🤖 AI Summary
Existing supervised methods for single-image zero-shot 3D model alignment suffer from inaccurate pose estimation due to reliance on scarce category- and pose-level annotations. Method: We propose the first weakly supervised framework, constructing a foundation-model-driven joint geometric-semantic feature space; introducing multi-view consistency constraints and a self-supervised triplet loss to mitigate symmetry ambiguity; and designing a texture-invariant normalized coordinate-based dense alignment mechanism for precise 9-DoF pose estimation.

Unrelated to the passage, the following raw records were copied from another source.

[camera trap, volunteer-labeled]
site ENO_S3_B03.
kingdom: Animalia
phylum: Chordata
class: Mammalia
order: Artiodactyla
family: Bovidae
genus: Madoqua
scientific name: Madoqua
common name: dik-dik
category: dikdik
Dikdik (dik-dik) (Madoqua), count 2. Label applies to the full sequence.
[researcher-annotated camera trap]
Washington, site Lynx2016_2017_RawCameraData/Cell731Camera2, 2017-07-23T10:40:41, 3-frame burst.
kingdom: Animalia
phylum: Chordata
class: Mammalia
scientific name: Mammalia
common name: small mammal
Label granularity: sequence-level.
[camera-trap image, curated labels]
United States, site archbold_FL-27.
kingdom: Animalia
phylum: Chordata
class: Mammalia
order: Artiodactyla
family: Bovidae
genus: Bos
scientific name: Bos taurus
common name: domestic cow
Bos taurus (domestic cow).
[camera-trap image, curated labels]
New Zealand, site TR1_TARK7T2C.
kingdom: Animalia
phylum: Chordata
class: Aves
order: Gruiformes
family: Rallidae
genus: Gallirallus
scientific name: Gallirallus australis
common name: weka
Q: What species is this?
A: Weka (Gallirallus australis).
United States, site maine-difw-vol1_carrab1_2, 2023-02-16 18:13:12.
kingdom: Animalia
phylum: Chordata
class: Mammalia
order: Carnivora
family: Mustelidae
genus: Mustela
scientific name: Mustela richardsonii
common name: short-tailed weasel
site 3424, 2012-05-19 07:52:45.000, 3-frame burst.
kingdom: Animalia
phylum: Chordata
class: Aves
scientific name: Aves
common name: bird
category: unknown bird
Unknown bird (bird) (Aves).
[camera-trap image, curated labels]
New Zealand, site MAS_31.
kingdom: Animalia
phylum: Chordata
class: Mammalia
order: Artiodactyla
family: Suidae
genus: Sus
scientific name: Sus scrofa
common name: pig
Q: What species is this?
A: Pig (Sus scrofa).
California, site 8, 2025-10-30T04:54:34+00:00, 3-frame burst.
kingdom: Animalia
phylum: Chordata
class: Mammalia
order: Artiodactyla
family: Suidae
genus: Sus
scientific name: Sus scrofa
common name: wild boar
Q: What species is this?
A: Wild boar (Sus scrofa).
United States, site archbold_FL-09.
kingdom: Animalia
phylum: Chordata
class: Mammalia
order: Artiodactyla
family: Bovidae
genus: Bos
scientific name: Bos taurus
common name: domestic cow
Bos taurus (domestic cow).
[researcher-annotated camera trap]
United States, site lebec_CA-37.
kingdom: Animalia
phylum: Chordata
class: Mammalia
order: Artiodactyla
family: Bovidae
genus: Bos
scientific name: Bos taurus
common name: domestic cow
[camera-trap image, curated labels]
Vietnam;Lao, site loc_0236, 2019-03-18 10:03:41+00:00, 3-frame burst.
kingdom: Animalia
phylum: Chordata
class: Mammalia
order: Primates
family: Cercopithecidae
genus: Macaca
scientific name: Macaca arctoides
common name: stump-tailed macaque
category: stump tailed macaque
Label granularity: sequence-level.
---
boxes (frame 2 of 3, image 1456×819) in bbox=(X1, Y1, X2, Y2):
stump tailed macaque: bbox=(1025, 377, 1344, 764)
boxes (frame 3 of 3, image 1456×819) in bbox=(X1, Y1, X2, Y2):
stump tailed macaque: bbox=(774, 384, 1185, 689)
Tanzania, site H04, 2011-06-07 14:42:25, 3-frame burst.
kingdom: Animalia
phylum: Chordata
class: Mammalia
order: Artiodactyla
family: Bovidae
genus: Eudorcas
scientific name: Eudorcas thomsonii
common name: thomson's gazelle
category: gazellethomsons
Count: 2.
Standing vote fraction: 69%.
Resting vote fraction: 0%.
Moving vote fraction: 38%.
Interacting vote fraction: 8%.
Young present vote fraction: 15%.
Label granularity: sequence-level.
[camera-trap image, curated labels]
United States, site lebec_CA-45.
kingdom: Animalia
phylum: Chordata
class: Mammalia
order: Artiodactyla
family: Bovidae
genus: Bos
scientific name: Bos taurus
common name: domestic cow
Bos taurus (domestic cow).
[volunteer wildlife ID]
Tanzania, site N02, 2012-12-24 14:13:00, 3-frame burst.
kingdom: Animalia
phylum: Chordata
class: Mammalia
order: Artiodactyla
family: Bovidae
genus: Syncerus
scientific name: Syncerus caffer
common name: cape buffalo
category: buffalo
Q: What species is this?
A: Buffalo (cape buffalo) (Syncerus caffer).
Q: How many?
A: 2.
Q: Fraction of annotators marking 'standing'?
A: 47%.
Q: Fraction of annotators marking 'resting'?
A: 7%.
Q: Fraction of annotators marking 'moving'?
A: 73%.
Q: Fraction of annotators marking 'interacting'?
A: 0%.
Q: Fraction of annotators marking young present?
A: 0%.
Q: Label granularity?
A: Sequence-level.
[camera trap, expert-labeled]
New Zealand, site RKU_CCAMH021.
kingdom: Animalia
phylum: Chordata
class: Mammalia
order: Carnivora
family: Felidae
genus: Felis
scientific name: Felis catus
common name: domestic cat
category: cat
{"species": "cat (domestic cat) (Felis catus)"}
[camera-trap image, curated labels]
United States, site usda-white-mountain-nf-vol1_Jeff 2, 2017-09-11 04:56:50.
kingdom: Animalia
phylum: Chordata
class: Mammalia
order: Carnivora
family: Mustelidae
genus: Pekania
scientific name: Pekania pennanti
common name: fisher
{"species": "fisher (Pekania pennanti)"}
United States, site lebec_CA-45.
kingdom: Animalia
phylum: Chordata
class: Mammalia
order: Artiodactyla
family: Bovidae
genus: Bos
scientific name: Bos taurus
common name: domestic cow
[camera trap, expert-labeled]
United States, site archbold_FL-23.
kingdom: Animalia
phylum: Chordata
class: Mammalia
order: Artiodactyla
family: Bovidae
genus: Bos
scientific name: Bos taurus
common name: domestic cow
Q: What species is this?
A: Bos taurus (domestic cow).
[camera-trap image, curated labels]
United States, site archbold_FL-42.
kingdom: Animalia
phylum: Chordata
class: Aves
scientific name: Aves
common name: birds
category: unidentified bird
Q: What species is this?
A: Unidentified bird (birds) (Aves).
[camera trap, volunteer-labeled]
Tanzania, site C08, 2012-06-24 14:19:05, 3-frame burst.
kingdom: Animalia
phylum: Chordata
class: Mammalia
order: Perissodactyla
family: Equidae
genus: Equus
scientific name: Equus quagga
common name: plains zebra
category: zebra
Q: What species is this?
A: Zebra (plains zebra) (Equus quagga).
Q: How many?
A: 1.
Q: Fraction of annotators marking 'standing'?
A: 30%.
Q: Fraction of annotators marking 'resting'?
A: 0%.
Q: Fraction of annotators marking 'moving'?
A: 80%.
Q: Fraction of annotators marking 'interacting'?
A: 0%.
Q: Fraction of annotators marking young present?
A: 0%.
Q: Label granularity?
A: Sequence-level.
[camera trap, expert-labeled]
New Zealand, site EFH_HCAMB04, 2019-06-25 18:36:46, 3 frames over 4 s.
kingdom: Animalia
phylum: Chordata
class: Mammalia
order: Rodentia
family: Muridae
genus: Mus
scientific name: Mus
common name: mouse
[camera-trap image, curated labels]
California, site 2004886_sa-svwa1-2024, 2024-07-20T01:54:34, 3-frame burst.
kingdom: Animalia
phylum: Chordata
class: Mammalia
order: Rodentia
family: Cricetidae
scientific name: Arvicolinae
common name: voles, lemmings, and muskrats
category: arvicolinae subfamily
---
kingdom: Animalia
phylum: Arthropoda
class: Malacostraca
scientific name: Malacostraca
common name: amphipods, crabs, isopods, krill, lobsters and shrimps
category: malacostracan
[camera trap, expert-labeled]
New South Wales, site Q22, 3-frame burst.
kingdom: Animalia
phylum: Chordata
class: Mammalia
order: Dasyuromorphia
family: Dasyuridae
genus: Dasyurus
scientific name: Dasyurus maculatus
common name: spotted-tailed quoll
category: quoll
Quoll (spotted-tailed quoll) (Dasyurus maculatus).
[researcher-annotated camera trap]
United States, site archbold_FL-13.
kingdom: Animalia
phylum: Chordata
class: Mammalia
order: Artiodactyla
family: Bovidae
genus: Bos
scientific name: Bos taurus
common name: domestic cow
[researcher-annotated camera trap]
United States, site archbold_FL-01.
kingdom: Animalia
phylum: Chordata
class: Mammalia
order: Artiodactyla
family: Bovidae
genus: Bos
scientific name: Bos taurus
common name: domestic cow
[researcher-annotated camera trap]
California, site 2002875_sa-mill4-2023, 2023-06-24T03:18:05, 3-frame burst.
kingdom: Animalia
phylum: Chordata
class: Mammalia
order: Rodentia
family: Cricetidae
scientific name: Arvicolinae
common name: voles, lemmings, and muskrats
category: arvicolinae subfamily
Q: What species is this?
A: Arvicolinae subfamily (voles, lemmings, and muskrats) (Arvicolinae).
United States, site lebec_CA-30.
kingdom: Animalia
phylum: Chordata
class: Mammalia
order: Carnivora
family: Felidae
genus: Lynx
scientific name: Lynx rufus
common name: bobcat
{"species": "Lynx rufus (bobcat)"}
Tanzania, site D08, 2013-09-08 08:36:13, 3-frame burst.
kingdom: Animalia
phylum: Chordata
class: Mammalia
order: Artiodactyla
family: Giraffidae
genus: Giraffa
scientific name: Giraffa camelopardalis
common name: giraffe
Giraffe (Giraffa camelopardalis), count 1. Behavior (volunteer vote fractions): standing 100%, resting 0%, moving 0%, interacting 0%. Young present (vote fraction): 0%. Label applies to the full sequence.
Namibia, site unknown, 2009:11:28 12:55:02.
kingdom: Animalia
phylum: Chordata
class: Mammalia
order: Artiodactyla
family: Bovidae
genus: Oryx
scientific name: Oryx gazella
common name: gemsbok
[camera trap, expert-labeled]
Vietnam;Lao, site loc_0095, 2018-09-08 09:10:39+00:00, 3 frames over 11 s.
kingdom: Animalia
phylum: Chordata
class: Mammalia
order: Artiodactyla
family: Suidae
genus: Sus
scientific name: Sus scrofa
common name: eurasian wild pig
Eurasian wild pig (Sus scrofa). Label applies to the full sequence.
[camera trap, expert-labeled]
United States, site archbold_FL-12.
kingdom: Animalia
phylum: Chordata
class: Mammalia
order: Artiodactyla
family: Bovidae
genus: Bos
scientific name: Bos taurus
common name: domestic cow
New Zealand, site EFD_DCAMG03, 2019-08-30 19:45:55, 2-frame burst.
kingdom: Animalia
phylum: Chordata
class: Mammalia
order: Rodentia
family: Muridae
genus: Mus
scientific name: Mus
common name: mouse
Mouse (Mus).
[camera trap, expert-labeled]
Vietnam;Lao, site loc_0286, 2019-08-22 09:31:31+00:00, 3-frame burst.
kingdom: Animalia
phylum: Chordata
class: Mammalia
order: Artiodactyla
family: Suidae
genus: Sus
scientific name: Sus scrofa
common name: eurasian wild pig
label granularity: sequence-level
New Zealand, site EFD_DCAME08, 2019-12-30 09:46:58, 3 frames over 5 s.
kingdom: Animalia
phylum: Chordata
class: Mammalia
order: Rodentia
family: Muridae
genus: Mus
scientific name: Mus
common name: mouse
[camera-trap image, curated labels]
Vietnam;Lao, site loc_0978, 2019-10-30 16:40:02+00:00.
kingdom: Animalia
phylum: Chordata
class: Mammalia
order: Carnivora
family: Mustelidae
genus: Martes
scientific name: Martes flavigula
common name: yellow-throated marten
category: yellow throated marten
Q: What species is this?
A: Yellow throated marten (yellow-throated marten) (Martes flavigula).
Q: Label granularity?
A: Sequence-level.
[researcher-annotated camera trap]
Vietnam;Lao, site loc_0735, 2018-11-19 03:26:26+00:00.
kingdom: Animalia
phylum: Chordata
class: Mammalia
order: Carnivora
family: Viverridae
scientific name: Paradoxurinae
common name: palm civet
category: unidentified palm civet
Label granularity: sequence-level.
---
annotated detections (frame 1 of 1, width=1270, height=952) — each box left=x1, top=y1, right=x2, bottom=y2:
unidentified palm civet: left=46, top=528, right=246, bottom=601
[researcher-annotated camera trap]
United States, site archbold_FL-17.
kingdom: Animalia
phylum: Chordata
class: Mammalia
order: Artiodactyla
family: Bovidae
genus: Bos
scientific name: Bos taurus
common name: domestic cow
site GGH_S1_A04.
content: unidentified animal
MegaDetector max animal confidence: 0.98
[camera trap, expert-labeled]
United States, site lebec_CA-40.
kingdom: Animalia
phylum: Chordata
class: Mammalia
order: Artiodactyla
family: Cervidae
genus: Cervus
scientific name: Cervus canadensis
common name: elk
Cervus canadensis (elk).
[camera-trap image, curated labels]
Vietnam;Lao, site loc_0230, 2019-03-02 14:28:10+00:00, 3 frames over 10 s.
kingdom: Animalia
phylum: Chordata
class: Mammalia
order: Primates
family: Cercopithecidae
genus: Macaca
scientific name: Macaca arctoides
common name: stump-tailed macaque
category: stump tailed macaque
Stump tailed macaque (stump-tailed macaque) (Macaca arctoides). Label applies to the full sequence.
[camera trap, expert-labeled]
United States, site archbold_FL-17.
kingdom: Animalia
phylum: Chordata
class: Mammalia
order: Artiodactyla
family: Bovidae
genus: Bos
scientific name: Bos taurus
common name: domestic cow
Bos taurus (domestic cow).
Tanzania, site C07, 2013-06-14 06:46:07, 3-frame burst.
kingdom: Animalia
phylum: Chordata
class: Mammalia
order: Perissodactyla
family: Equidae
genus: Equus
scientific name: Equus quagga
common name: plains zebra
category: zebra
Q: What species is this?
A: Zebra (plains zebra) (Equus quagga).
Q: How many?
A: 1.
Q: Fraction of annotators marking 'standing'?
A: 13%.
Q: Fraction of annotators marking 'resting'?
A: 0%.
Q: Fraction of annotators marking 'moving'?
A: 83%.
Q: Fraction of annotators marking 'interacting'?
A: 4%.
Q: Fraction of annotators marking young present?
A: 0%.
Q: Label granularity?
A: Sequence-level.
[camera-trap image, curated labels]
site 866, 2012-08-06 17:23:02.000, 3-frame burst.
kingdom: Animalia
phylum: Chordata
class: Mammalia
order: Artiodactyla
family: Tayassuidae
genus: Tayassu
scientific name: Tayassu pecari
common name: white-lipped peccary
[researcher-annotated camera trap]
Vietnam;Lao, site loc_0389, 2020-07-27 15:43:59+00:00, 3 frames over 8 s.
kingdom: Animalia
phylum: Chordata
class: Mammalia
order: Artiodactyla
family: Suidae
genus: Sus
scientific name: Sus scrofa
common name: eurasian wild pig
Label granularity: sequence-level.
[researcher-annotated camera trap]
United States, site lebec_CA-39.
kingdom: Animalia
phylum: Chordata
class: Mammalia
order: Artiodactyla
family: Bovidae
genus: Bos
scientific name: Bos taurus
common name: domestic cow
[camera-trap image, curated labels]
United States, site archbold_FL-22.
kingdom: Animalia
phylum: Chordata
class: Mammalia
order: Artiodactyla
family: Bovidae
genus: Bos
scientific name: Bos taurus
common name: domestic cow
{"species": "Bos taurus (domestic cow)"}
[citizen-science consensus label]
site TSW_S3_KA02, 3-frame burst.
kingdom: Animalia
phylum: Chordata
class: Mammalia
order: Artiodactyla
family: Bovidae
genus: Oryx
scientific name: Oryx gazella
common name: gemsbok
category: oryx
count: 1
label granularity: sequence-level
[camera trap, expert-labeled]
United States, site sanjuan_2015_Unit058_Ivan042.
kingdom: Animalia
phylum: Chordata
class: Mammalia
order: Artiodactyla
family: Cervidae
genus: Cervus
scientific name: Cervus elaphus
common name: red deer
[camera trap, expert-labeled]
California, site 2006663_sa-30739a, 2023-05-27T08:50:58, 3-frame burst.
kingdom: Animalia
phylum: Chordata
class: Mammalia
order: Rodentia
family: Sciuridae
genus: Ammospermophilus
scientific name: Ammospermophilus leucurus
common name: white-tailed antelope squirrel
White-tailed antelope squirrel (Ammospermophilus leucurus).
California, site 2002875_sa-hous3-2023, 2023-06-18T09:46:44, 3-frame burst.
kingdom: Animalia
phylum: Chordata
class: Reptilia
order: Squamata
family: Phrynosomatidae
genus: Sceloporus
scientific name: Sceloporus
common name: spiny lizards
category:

Results: On ScanNet25k, our method outperforms the prior state-of-the-art weakly supervised approach by 4.3% and—remarkably—for the first time surpasses the supervised method ROCA by +2.7% without any pose annotations. On our newly introduced cross-domain benchmark SUN2CAD, it achieves state-of-the-art performance across 20 unseen CAD categories, demonstrating strong zero-shot generalization capability.
📝 Abstract
One practical approach to infer 3D scene structure from a single image is to retrieve a closely matching 3D model from a database and align it with the object in the image. Existing methods rely on supervised training with images and pose annotations, which limits them to a narrow set of object categories. To address this, we propose a weakly supervised 9-DoF alignment method for inexact 3D models that requires no pose annotations and generalizes to unseen categories. Our approach derives a novel feature space based on foundation features that ensure multi-view consistency and overcome symmetry ambiguities inherent in foundation features using a self-supervised triplet loss. Additionally, we introduce a texture-invariant pose refinement technique that performs dense alignment in normalized object coordinates, estimated through the enhanced feature space. We conduct extensive evaluations on the real-world ScanNet25k dataset, where our method outperforms SOTA weakly supervised baselines by +4.3% mean alignment accuracy and is the only weakly supervised approach to surpass the supervised ROCA by +2.7%. To assess generalization, we introduce SUN2CAD, a real-world test set with 20 novel object categories, where our method achieves SOTA results without prior training on them.